→ ПИСЬМЕННЫЕ ЗАДАНИЯ:
1: Перепишите из отрывка о Достоевском фрагмент между словами «И едва выйдя» и «1, с. 176).» включительно.
2: Пожалуйста, определите, соответствуют ли отрывку о Достоевском утверждения (a), (b) и (c). На каждое ответьте «да» или «нет» и приведите точную цитату из отрывка, которая это решает.
(a) Евангелие Достоевскому дала Наталья Фонвизина по дороге на каторгу.
(b) В «Записках из Мертвого дома» внутренний мир Достоевского подробно раскрыт.
(c) Письмо с символом веры Достоевский написал в двадцатых числах февраля 1854 года.
3: Где, согласно отрывку о Достоевском, его внутренний мир слегка приоткрылся?

Открытость бездне. Встречи с Достоевским - Померанц Григорий Соломонович. Страница 3
С этой минуты начался настоящий Достоевский. Но источники обрываются; что-то огромное, происходившее на каторге, нельзя проследить ни по свидетельствам товарищей-каторжан, ни по «Запискам из Мертвого дома». Внутренний мир Достоевского в «Записках» наглухо закрыт. Он слегка приоткрылся только в письме Наталье Фонвизиной. По дороге на каторгу она дала Достоевскому Евангелие.
И едва выйдя на свободу, в двадцатых числах февраля 1854 года, он пишет: «...я сложил в себе символ веры, в котором все для меня ясно и свято. Этот символ очень прост, вот он: верить, что нет ничего прекраснее, глубже, симпатичнее, разумнее, мужественнее и совершеннее Христа, и не только нет, но с ревнивою любовью говорю себе, что и не может быть. Мало того, если б кто мне доказал, что Христос вне истины, и действительно было бы, что истина вне Христа, то мне лучше хотелось бы оставаться со Христом, нежели с истиной» (т. 28, кн. 1, с. 176).

(Строки из набора данных для пространственных рассуждений)

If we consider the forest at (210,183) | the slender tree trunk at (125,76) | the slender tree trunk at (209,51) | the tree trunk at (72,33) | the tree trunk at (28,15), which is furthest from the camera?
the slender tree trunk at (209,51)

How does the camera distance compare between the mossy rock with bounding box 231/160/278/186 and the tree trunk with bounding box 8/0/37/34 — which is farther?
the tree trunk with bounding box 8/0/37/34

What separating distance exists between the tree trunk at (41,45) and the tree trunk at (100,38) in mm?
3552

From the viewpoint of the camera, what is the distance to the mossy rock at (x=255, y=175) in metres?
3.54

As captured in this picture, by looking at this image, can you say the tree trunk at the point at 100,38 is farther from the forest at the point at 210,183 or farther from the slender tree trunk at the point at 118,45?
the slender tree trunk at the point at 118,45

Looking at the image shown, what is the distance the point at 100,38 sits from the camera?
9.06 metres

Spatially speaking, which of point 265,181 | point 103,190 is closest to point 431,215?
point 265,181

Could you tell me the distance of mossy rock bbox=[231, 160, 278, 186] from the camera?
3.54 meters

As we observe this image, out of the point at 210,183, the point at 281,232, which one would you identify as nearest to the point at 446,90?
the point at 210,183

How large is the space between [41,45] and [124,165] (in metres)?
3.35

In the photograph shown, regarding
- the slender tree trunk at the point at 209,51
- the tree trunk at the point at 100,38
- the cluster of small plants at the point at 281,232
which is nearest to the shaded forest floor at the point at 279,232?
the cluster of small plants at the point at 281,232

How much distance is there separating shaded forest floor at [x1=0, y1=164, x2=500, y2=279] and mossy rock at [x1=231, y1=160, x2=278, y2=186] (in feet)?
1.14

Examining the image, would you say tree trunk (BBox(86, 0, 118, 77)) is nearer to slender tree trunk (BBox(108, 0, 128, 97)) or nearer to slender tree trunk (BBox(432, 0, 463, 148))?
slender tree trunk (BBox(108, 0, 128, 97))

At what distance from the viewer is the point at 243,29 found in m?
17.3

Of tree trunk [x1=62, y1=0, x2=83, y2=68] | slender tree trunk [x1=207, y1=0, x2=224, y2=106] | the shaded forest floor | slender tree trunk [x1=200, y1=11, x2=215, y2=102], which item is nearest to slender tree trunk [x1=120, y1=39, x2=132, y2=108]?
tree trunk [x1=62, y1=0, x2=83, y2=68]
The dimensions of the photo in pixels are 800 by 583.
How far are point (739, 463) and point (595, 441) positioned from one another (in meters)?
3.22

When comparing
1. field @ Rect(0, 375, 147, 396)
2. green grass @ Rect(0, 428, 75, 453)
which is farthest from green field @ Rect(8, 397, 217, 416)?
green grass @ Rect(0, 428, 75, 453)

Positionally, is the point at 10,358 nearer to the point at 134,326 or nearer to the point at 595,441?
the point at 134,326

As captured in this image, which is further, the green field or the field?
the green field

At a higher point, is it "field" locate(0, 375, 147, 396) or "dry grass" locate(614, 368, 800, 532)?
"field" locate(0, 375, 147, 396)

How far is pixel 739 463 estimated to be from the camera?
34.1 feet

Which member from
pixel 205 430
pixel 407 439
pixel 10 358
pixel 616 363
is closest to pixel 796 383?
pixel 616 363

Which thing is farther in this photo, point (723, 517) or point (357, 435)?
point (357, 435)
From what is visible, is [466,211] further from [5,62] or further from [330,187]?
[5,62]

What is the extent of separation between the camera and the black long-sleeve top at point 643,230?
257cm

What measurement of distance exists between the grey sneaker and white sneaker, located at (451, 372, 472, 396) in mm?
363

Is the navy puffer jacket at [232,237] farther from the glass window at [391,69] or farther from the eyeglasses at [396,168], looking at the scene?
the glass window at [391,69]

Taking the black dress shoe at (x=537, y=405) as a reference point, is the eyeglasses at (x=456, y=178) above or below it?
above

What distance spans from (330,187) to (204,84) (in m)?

→ РЕШЕНИЯ ЗАДАЧ:
1:
И едва выйдя на свободу, в двадцатых числах февраля 1854 года, он пишет: «...я сложил в себе символ веры, в котором все для меня ясно и свято. Этот символ очень прост, вот он: верить, что нет ничего прекраснее, глубже, симпатичнее, разумнее, мужественнее и совершеннее Христа, и не только нет, но с ревнивою любовью говорю себе, что и не может быть. Мало того, если б кто мне доказал, что Христос вне истины, и действительно было бы, что истина вне Христа, то мне лучше хотелось бы оставаться со Христом, нежели с истиной» (т. 28, кн. 1, с. 176).

2:
(a) Да: «По дороге на каторгу она дала Достоевскому Евангелие».
(b) Нет: «Внутренний мир Достоевского в «Записках» наглухо закрыт».
(c) Да: «в двадцатых числах февраля 1854 года, он пишет».

3: В письме Наталье Фонвизиной.